++++ Passage
Herrera moves to shut down rogue party attempting to profit off the coronavirus

City Attorney works with SFPD to protect public health and prevent illegal gathering during pandemic

SAN FRANCISCO (March 25, 2020) — City Attorney Dennis Herrera announced today that he has directed the property owner of a club venue to cancel an illegal party scheduled for Friday, March 27 because of the threat it poses to public health during the coronavirus pandemic.

City Attorney Dennis Herrera

The City Attorney’s Office is working in partnership with the San Francisco Police Department to enforce the March 16 shelter-in-place public health order from San Francisco County Health Officer Dr. Tomás Aragón. The order is designed to slow the spread of the virus so that hospitals are not overwhelmed with patients. The order, among other things, prohibits all private and public gatherings of any number of people, except for certain exceptions for carefully defined essential activities. This party is not an exception.

In open defiance of that order, rogue event promoter Set San Francisco has been selling tickets for a March 27 party titled “Lehar (Multinotes, Diynamic, Afterlife)”at an event space at 251 Rhode Island Street. The promoter has advertised online that 200 tickets can be sold, and was offering tickets as recently as this morning on its own website as well as on Eventbrite for prices ranging from $5 for “guest list” purchasers to $780 for a package of tickets with a “VIP booth” and two “premium bottles.” The tickets are listed as nonrefundable.
++++++++
++++ Record extracts
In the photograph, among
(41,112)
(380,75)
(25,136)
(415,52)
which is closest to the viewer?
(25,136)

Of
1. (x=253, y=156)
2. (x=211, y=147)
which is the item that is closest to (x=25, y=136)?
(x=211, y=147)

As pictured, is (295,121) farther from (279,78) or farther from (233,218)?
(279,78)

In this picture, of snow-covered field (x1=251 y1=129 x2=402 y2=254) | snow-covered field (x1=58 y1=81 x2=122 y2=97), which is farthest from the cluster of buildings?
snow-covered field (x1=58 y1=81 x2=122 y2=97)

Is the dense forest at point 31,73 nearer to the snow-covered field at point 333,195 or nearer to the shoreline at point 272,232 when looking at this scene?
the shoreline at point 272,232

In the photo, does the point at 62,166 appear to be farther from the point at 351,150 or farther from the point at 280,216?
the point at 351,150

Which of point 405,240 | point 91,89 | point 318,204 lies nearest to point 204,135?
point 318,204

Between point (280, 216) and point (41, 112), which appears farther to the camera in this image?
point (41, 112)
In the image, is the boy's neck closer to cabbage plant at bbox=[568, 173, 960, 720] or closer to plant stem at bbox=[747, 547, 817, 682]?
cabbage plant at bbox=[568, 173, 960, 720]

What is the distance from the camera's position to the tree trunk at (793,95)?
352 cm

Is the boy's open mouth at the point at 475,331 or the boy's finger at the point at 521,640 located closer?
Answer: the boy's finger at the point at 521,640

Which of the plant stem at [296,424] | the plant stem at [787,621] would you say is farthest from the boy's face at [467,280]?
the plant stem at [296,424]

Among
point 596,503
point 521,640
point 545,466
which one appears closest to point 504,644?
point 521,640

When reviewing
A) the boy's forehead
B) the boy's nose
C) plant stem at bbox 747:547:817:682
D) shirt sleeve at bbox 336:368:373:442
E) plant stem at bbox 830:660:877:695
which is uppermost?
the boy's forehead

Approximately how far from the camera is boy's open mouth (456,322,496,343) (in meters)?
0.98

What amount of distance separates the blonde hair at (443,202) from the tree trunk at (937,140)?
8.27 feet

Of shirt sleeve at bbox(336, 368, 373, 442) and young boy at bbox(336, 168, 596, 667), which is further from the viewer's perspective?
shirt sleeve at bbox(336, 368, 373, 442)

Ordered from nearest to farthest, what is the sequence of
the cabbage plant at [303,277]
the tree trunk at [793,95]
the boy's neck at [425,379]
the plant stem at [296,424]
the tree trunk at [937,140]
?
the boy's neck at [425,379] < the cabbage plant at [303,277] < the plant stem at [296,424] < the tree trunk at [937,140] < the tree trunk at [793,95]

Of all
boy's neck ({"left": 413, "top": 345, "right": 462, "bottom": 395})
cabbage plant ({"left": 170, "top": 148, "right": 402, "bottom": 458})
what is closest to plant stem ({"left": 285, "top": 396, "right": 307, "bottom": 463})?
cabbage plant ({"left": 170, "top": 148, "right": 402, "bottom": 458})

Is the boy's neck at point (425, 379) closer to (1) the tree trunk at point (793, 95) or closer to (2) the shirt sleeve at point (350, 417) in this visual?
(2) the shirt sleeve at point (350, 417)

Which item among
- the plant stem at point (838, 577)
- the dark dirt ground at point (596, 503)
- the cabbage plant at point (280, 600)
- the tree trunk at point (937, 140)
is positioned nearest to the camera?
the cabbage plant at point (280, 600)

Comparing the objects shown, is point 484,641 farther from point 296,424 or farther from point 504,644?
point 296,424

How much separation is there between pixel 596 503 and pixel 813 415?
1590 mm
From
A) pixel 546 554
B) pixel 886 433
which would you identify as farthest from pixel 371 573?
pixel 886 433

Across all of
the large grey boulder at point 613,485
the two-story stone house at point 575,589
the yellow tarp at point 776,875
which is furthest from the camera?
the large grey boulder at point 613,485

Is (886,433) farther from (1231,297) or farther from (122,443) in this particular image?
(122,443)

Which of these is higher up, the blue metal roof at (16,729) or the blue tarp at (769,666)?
++++++++
> [Problem statement] List every calendar date mentioned in the press release about the canceled club party.

> [Response area] March 25, 2020; March 27; March 16